The conflict of interest that arises because supposedly independent auditors are at the same time earning vast sums as consultants to the firms they are auditing may exist in Ireland, but "professional codes and professional ethics don't allow that to happen".

This Candide-like innocence may be refreshing in these cynical times. There is a delightful logic, too, to the notion that it is best not to have statutory rules since they only encourage people to think up ways of breaking them. The Irish system works, apparently, because, since there are no rules, breaches of the rules are extremely rare.

The degree of amnesia in these reassurances, however, is quite staggering. In the past decade we have the most flagrant examples of the failure by accountants to ensure that the affairs of some of the most important Irish companies were accurately represented in their accounts. A full tour of these scandals would be long and tedious, but the highlights are obvious enough.

The beef tribunal dealt with a massive tax evasion scheme at the Goodman Group of companies. Initially, the scheme was relatively simple, paying a large proportion of wages under the counter. Even after these payments were discovered by a diligent auditor from Stokes Kennedy Crowley, they continued for another four years. SKC, however, put in place a complex scheme that made it look like under-the-counter payments were really loans to employees. In reality, as the tribunal report made clear, the money was still just wages from which tax and PRSI was not deducted.

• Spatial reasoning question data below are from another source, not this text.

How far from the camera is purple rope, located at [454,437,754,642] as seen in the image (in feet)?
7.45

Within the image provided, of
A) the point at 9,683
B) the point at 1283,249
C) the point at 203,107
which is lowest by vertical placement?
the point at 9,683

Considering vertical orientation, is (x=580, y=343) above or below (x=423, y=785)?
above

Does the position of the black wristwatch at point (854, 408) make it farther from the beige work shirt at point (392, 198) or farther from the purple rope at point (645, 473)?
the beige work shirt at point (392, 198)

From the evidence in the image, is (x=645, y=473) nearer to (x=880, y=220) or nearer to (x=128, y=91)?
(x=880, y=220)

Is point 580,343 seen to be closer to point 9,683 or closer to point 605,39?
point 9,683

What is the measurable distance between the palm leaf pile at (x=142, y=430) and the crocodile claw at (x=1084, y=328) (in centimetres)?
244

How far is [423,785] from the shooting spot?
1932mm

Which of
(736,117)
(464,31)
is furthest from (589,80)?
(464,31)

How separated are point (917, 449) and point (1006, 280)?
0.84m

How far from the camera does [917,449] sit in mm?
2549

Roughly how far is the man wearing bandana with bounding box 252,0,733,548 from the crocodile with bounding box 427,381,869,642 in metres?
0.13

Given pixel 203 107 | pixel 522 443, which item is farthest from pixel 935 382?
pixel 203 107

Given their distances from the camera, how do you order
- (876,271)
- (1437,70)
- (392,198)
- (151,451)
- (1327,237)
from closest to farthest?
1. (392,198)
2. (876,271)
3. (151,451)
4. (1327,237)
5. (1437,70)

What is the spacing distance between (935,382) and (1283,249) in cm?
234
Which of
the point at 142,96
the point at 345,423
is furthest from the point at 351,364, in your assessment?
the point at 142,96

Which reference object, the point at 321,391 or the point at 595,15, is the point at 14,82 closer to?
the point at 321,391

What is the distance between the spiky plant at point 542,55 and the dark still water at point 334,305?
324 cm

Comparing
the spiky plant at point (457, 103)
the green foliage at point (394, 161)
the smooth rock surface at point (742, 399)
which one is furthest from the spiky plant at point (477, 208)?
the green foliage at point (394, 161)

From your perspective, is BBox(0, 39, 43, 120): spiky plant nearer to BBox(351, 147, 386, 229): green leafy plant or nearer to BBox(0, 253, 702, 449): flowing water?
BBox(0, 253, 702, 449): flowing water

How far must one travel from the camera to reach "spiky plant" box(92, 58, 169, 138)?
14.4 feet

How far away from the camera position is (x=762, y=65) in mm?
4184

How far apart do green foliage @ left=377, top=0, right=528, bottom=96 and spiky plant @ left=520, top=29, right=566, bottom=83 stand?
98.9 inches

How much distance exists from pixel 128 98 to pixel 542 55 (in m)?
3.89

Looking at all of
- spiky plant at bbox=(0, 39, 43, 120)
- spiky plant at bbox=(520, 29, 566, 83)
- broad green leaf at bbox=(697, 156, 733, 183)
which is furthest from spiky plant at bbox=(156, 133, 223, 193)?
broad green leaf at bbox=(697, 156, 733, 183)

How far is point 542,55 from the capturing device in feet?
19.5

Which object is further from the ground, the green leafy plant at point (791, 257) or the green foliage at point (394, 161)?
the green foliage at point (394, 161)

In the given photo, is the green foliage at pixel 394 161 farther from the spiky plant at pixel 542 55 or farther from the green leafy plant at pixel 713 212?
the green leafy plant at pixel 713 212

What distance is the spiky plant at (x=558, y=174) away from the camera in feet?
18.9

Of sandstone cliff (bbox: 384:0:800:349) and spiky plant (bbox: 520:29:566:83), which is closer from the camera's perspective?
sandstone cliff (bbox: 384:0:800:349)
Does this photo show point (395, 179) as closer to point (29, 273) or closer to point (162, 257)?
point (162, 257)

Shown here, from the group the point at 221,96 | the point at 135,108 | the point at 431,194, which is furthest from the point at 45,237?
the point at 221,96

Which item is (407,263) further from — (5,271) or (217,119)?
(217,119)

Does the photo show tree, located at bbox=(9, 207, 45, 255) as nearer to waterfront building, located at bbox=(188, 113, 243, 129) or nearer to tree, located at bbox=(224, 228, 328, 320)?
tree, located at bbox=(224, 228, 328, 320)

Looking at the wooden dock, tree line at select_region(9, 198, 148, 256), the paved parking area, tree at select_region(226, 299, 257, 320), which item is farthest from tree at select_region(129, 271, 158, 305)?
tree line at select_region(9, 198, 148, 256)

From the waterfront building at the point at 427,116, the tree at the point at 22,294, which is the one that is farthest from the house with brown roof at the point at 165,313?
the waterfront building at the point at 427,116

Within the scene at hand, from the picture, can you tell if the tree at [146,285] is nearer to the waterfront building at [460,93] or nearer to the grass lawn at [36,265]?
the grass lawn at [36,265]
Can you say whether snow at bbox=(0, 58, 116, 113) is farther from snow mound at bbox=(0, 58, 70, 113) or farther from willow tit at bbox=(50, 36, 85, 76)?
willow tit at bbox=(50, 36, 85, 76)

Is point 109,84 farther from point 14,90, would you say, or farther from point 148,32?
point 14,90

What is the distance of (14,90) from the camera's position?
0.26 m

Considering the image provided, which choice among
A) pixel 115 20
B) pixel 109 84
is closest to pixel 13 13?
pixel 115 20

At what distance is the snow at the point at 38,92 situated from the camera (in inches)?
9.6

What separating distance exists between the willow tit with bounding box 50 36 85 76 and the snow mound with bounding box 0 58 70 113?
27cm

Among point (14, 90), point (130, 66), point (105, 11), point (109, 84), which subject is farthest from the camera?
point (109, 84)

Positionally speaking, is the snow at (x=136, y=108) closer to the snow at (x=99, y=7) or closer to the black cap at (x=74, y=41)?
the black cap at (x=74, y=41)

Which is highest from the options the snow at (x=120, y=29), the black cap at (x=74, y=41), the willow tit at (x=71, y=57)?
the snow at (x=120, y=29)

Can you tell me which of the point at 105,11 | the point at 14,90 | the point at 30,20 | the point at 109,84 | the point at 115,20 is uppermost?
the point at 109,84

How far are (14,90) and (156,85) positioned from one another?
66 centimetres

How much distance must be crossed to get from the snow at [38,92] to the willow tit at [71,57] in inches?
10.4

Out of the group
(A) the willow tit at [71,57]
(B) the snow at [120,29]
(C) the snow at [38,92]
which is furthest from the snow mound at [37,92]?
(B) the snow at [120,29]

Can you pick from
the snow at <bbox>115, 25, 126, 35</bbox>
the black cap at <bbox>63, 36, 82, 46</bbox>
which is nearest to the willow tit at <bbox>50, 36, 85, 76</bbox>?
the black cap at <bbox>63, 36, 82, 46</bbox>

The McCracken tribunal threw up very serious questions for accountants Oliver Freaney and Co and Deloitte and Touche who were joint auditors to Dunnes Stores. Noel Fox, a partner at Oliver Freaney, was an adviser to Ben Dunne in the period when the company facilitated large-scale tax evasion by Michael Lowry. Oliver Freaney were auditors to Garuda, the company owned by Mr Lowry. Deloitte and Touche looked after the affairs of Charles Haughey, who was, amusingly, an honorary member of the Institute of Chartered Accountants in Ireland (ICAI). Payments to Haughey were not identified in the Dunnes accounts. The system of recorded transactions between Dunnes and Garuda was, according to Mr Justice McCracken, a "sham".

The Public Accounts Committee report on the DIRT scandal was highly critical of the auditors of AIB and ACC banks, PricewaterhouseCoopers and Ernst & Young. Neither firm made any provision in the audited accounts of the banks for massive potential DIRT liabilities, even though those liabilities were so big that they might render the banks technically insolvent. The true state of AIB's finances, in particular, was considerably worse than a shareholder reading the accounts might have been led to believe.

These three cases alone are enough to make it quite clear that the culture of accountancy and auditing in Ireland is subject to the same problems that are undermining the financial system in the US, even before we get this week's Ansbacher report or the reports of the Flood and Moriarty tribunals. While there are many honest accountants, there are clearly some who think ethics is a county in south-east England.